The final guidance stresses the importance of ensuring that an HCP can understand the “strength/limitations of the CDS software recommendations.”
A focus on information disclosure through labeling is generally consistent with the 2019 draft guidance and appears, at least on paper, a reasonable approach to interpreting Criterion 4. Software developers will need to carefully review their current software and labeling to ensure they provide adequate and understandable information concerning the intended use, inputs, algorithms, datasets and validation.
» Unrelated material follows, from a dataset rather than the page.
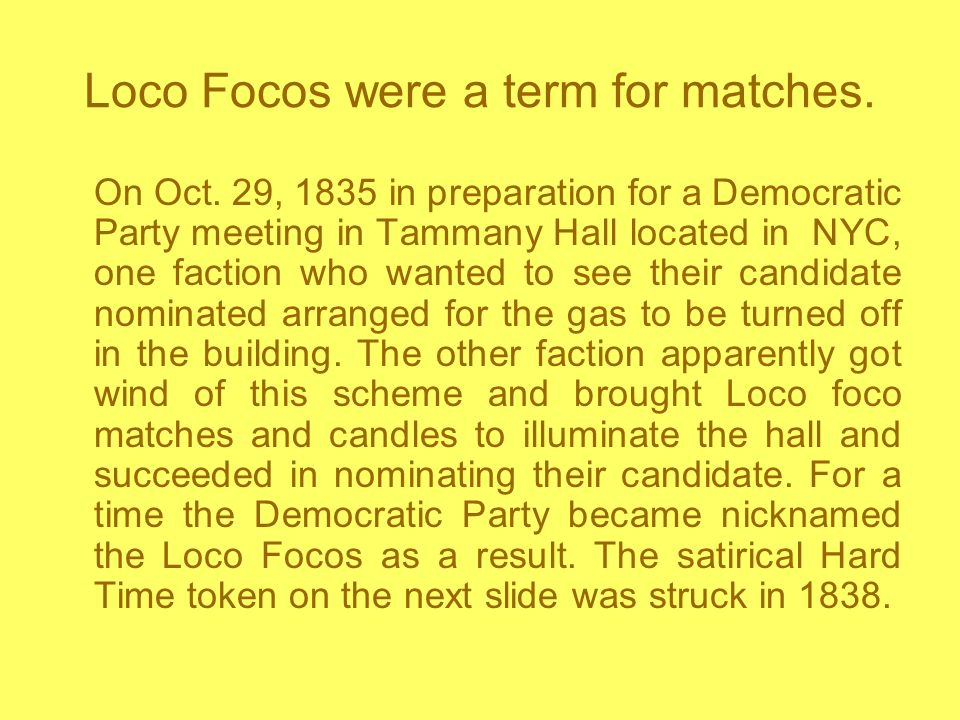 Loco Focos were a term for matches.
In addition to labeling, the final guidance adds that software developers “may need to perform usability testing to evaluate if their implementation meets Criterion 4.” Although not phrased as a requirement for demonstrating compliance with Criterion 4, it is possible that FDA in practice may expect software developers to perform usability studies to demonstrate HCP comprehension, which would add new burdens not clearly supported by the statute.
The Demise of Enforcement Discretion
The final guidance notably eliminates the category of low risk “Device CDS” subject to enforcement discretion that had been included in draft guidance. Under the draft guidance documents, FDA had provided numerous examples of HCP- and patient-directed CDS software that the agency did not intend to regulate as matter of policy. The final guidance instead suggests that the regulatory status of such software should be evaluated under FDA’s Policy for Device Software Functions and Mobile Medical Applications and Software as a Medical Device (SaMD): Clinical Evaluation; Medical Device Data Systems, Medical Image Storage Devices, and Medical Image Communications Devices—revised versions of which were released concurrently with the CDS Guidance—as well as under the 2019 General Wellness: Policy for Low Risk Devices.
Takeaways for Stakeholders:
Overall, this long-anticipated CDS Guidance includes a number of dramatic changes from past iterations, many of which would appear to limit the statutory exclusions for CDS software provided under the Cures Act. The final guidance foreseeably will lead to more CDS software needing to comply with FDA medical device requirements, including in some cases the requirement for premarket authorization, i.e., 510(k) clearance, de novo classification, or Premarket Approval. Developers and users of CDS software currently in distribution should carefully evaluate the effect of this guidance on their continued distribution and use of such software, respectively, as well as the impact on regulatory strategy for and timeline for availability of software currently in development. We expect this guidance will generate concerns not only from software developers but also from HCPs, health care institutions, payors, and patients. Stakeholders with such concerns may consider expressing them through the submission of public comments to the guidance document’s docket at regulations.gov, filing of Citizen Petitions, or legislative engagement.